| Exercise description |
Copy the data from the line containing "Which, between (63,18)" up to and including the final line of the data, swapping "bamboo placemat" for "straw placemat" and keeping everything else the same. Leave the pictures out of your answer.

Spatial reasoning question data:
_ _ _ _ _
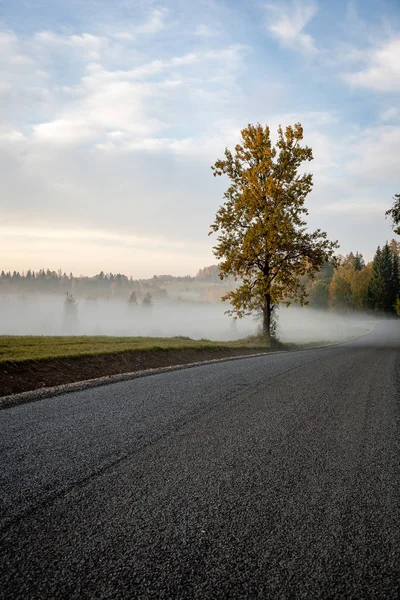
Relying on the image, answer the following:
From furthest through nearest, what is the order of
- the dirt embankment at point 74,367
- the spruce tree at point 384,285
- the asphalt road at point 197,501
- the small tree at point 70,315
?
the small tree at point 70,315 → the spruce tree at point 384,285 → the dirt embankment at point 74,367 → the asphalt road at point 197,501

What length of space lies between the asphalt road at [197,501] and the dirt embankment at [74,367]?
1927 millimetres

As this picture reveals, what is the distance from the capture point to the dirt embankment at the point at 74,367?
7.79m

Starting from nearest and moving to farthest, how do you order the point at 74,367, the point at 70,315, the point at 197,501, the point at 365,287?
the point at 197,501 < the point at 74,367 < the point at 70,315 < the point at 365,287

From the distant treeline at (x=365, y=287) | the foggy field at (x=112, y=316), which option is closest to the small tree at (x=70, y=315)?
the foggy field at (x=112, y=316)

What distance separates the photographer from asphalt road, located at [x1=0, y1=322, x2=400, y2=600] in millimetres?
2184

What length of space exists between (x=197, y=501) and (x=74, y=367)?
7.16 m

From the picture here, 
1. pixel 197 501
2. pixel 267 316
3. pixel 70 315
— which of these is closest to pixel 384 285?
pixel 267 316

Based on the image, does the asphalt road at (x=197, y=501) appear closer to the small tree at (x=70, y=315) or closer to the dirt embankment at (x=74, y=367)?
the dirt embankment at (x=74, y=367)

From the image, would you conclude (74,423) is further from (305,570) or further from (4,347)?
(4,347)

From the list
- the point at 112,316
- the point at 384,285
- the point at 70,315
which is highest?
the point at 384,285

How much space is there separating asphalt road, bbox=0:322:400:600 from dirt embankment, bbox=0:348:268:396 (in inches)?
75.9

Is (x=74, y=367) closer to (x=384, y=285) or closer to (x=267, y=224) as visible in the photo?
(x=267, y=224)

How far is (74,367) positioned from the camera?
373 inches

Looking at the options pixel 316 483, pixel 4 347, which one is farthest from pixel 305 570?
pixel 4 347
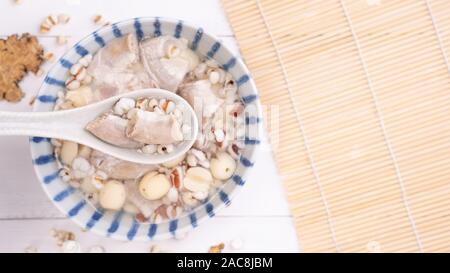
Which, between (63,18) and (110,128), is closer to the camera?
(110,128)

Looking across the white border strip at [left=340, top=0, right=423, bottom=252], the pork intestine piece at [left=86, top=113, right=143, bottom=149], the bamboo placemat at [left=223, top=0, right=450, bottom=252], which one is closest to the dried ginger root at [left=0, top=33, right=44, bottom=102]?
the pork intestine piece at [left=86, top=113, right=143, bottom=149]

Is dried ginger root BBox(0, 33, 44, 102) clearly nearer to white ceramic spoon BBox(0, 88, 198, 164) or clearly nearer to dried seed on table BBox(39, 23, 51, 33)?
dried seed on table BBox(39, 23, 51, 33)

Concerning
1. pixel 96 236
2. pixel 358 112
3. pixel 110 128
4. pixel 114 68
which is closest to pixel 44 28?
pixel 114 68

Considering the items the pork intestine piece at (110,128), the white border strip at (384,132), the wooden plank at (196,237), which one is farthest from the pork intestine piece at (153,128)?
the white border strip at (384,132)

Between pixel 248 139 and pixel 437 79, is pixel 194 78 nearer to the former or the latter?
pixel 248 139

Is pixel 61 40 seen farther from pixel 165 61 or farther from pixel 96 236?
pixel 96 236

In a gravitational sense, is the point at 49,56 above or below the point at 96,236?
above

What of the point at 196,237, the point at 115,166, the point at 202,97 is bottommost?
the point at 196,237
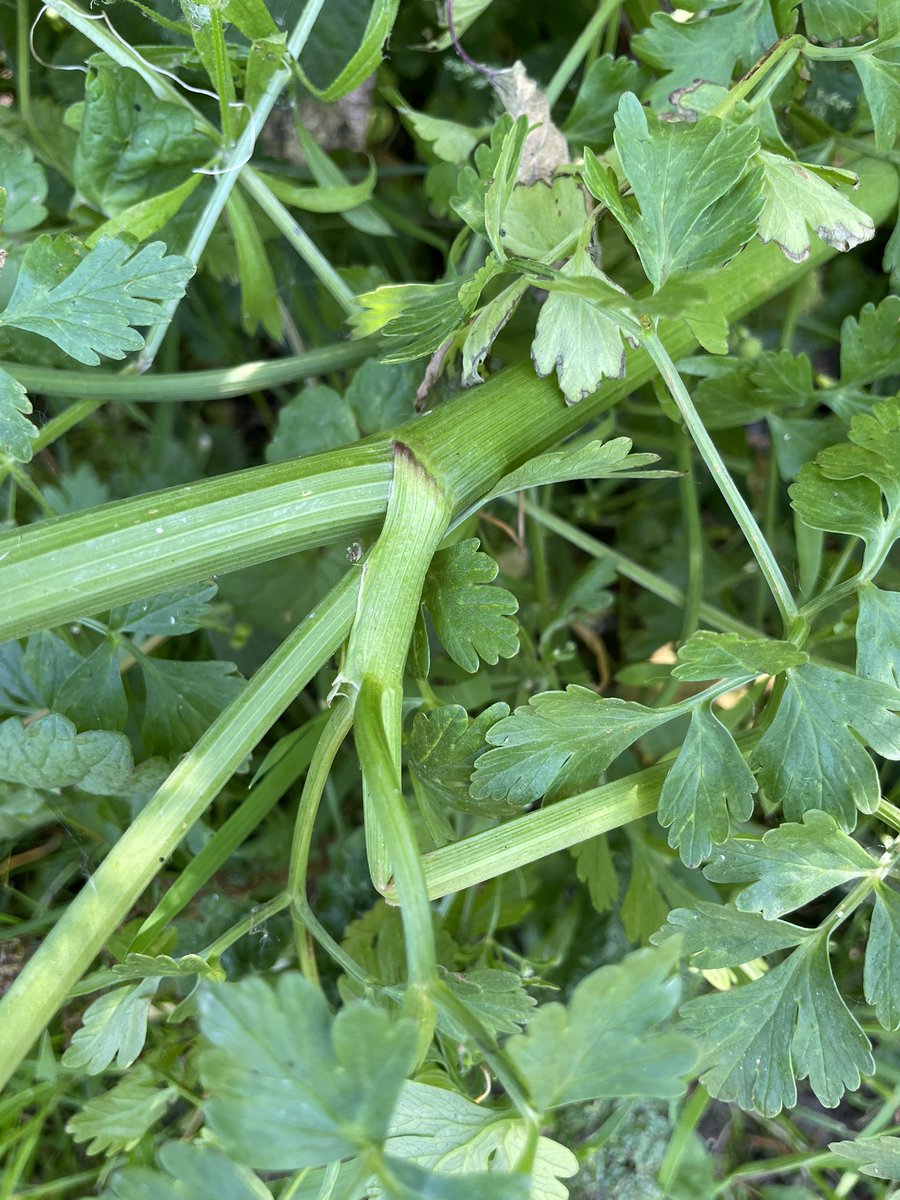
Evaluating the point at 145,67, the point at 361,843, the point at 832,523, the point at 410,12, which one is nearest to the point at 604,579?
_ _ _ _ _
| Written response |
Which, between (63,18) and (110,128), is closer to the camera?
(110,128)

Looking across the white border strip at [left=340, top=0, right=423, bottom=252], the pork intestine piece at [left=86, top=113, right=143, bottom=149], the straw placemat at [left=223, top=0, right=450, bottom=252], which one is closest to the dried ginger root at [left=0, top=33, right=44, bottom=102]?
the pork intestine piece at [left=86, top=113, right=143, bottom=149]

Is dried ginger root BBox(0, 33, 44, 102) clearly nearer to white ceramic spoon BBox(0, 88, 198, 164) or clearly nearer to dried seed on table BBox(39, 23, 51, 33)?
dried seed on table BBox(39, 23, 51, 33)

Concerning
1. pixel 96 236
2. pixel 358 112
3. pixel 110 128
4. pixel 114 68
which is closest to pixel 44 28?
pixel 114 68

Considering the items the pork intestine piece at (110,128), the white border strip at (384,132), the wooden plank at (196,237), which one is farthest from the pork intestine piece at (153,128)?
the white border strip at (384,132)

Between pixel 248 139 and pixel 437 79, is pixel 194 78 nearer to the former or the latter?
pixel 248 139

Is pixel 61 40 seen farther from pixel 165 61 or farther from pixel 96 236?
pixel 96 236

In a gravitational sense, is the point at 49,56 above or below the point at 96,236?
above

What of the point at 196,237, the point at 115,166, the point at 202,97 is bottommost?
the point at 196,237
Evaluating the point at 145,67, the point at 361,843, the point at 832,523, the point at 410,12, which one is nearest to the point at 604,579?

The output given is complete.